Conflation of OpenStreetMap and Mobile Sports Tracking Data for Automatic Bicycle Routing
Published online on March 10, 2016
Abstract
This article investigates how workout trajectories from a mobile sports tracking application can be used to provide automatic route suggestions for bicyclists. We apply a Hidden Markov Model (HMM)‐based method for matching cycling tracks to a “bicycle network” extracted from crowdsourced OpenStreetMap (OSM) data, and evaluate its effective differences in terms of optimal routing compared with a simple geometric point‐to‐curve method.
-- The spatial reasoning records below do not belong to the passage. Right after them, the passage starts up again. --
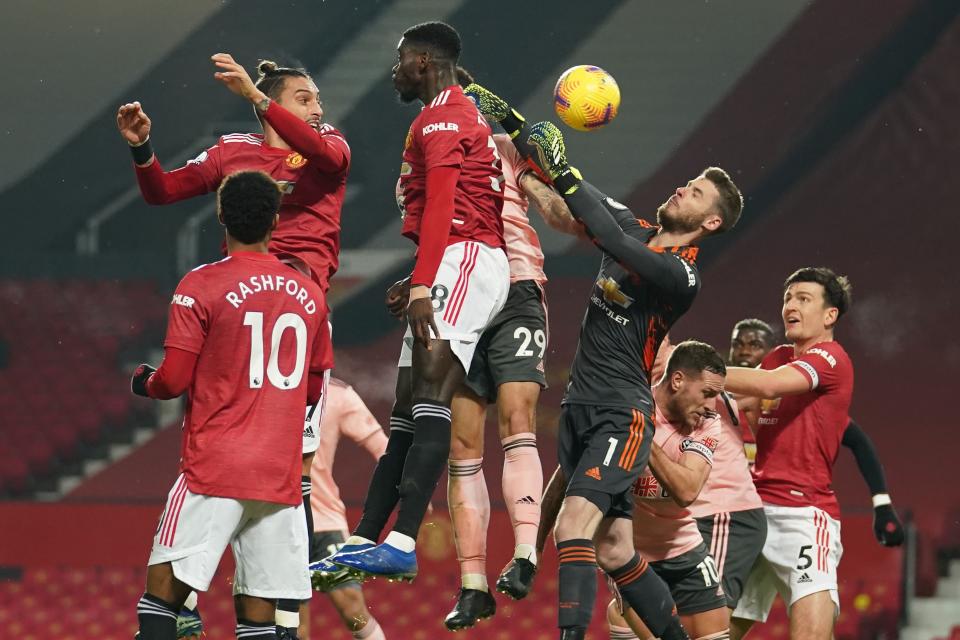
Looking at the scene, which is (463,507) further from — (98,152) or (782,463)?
(98,152)

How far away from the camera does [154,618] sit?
390 centimetres

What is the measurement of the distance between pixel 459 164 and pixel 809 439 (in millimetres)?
2387

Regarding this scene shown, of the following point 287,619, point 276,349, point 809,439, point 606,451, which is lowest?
point 287,619

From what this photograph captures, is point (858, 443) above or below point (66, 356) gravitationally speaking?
below

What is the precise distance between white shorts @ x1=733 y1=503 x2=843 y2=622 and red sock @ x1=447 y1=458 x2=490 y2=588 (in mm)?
1732

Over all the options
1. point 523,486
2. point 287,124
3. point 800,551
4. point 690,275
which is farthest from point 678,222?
point 800,551

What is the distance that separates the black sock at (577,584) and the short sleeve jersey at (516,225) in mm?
1088

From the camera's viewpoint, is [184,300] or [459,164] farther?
[459,164]

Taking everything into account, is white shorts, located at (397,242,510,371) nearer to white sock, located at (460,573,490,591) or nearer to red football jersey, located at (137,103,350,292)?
red football jersey, located at (137,103,350,292)

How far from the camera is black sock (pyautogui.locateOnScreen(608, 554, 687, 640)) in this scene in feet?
15.6

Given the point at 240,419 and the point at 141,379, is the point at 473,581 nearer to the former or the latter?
the point at 240,419

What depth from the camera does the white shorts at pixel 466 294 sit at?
4605 millimetres

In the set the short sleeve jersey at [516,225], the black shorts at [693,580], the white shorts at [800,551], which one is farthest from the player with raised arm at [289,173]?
the white shorts at [800,551]

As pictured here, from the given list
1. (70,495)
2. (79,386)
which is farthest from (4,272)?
(70,495)
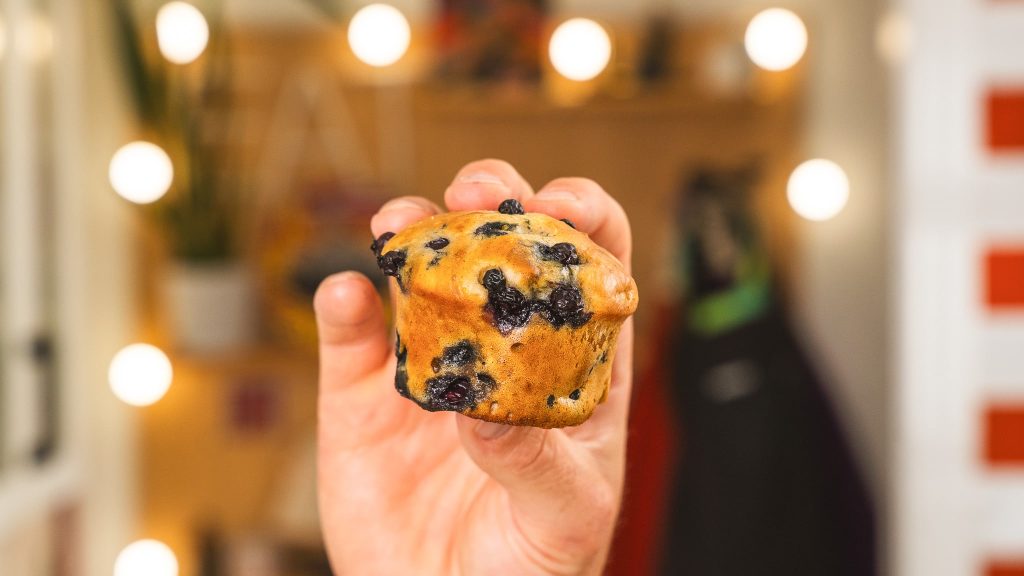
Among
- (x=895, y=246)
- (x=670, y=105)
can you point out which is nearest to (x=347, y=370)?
(x=895, y=246)

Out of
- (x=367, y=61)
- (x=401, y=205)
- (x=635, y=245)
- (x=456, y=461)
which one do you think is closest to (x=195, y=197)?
(x=367, y=61)

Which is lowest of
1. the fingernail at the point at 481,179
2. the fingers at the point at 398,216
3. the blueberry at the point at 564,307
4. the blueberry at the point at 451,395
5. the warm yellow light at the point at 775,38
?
the blueberry at the point at 451,395

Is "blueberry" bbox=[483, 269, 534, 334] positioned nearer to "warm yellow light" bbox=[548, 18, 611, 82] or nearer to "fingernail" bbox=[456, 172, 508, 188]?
"fingernail" bbox=[456, 172, 508, 188]

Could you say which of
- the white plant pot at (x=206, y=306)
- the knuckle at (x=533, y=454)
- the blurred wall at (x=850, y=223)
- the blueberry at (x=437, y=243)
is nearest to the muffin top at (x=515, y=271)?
the blueberry at (x=437, y=243)

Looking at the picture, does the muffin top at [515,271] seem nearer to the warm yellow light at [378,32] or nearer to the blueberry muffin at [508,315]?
the blueberry muffin at [508,315]

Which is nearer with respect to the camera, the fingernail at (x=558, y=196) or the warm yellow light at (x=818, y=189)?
the fingernail at (x=558, y=196)

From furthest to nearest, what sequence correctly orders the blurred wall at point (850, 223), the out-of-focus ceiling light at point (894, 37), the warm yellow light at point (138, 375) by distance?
1. the warm yellow light at point (138, 375)
2. the blurred wall at point (850, 223)
3. the out-of-focus ceiling light at point (894, 37)

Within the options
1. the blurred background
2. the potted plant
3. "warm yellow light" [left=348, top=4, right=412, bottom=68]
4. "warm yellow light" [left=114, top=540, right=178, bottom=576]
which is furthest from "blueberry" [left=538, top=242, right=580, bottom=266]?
"warm yellow light" [left=114, top=540, right=178, bottom=576]
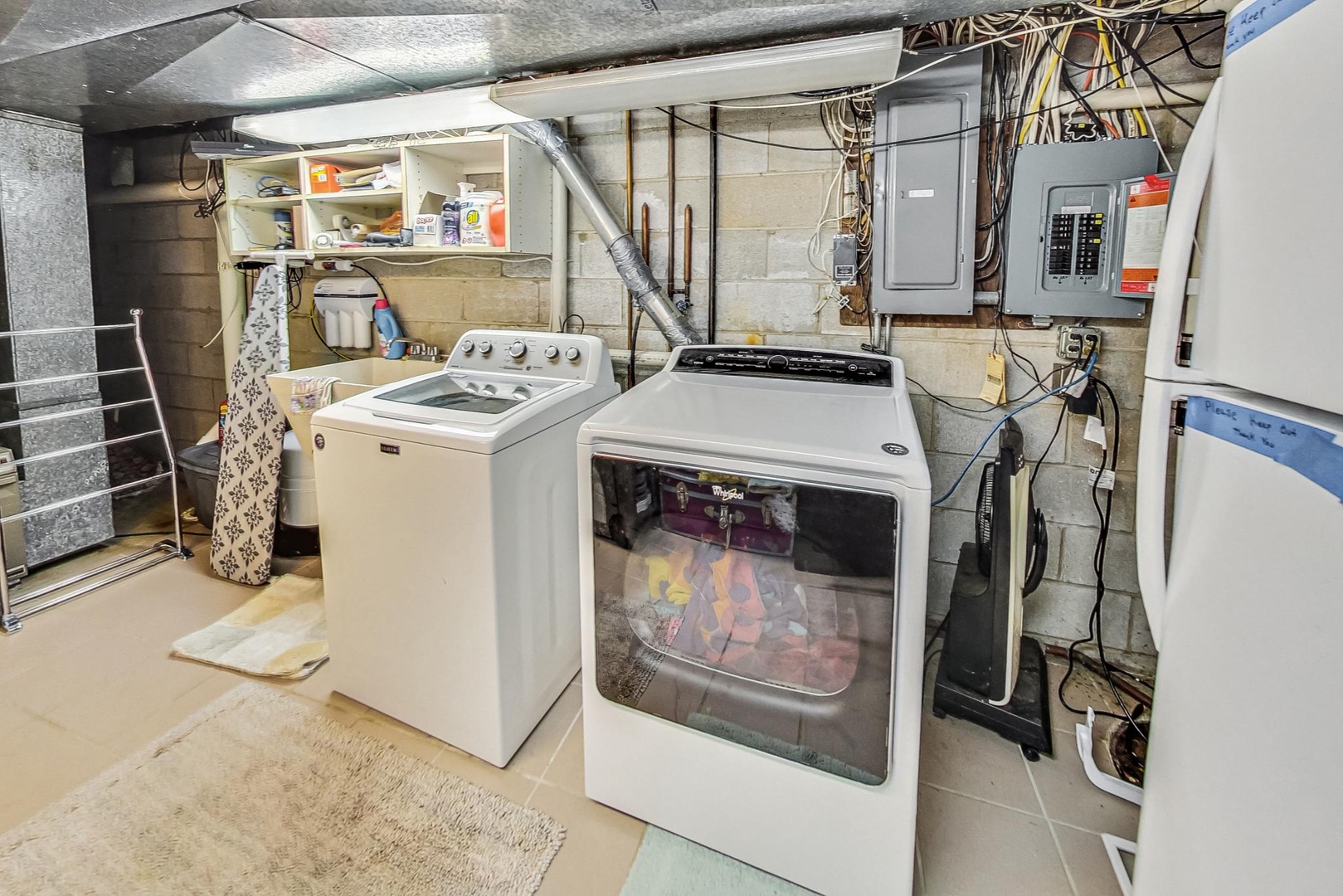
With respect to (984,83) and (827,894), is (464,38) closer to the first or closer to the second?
(984,83)

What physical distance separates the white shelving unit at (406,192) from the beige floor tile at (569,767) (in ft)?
5.46

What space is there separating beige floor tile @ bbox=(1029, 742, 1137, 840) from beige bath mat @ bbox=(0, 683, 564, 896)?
128 centimetres

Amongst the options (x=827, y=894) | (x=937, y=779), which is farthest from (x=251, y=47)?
(x=937, y=779)

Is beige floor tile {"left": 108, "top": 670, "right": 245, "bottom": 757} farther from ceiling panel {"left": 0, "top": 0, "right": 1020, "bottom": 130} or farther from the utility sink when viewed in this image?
ceiling panel {"left": 0, "top": 0, "right": 1020, "bottom": 130}

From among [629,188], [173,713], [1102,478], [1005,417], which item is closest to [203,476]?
[173,713]

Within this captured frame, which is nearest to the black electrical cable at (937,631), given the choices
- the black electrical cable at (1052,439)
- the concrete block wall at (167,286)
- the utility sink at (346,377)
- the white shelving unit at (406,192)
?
the black electrical cable at (1052,439)

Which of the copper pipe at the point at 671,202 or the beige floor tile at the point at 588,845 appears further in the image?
the copper pipe at the point at 671,202

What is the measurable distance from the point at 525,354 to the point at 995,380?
1623 mm

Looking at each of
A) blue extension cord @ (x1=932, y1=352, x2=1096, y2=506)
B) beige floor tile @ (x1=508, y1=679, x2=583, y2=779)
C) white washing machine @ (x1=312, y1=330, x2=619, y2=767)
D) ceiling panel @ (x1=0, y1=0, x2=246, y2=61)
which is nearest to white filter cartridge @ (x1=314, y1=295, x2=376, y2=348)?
white washing machine @ (x1=312, y1=330, x2=619, y2=767)

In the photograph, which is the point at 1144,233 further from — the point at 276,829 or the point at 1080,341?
the point at 276,829

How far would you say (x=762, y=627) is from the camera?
1403 millimetres

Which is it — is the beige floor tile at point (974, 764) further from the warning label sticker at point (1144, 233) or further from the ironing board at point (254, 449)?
the ironing board at point (254, 449)

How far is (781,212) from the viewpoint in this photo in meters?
2.24

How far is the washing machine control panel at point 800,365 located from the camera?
187 centimetres
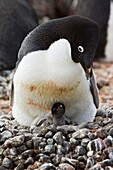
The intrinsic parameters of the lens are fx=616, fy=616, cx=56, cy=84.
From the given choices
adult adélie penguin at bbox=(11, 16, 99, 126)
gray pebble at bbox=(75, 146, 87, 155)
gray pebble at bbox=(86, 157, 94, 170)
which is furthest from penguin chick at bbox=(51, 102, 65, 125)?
gray pebble at bbox=(86, 157, 94, 170)

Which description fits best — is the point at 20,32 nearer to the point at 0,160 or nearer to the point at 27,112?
the point at 27,112

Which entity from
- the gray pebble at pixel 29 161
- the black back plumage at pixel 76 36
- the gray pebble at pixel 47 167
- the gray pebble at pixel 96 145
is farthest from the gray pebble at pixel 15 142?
the black back plumage at pixel 76 36

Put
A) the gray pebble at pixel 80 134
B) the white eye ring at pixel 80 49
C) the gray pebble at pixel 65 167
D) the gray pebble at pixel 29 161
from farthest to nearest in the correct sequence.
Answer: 1. the white eye ring at pixel 80 49
2. the gray pebble at pixel 80 134
3. the gray pebble at pixel 29 161
4. the gray pebble at pixel 65 167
OSM has quickly established itself as a popular resource for bicycle routing; however, its high‐level of detail presents challenges for its applicability to popularity‐based routing. We propose a solution where bikeways are prioritized in map‐matching, achieving good performance; the HMM‐based method matched correctly on average 94% of the route length. In addition, we show that the extremely biased nature of the trajectory dataset, which is typical of volunteered user‐generated data, can be of high importance in terms of popularity‐based routing. Most computed routes diverged depending on whether the number of users or number of tracks was used as an indicator of popularity, which may imply varying preferences among different types of cyclists. Revising the number of tracks by diversity of users to surmount local biases in the data had a more limited effect on routing.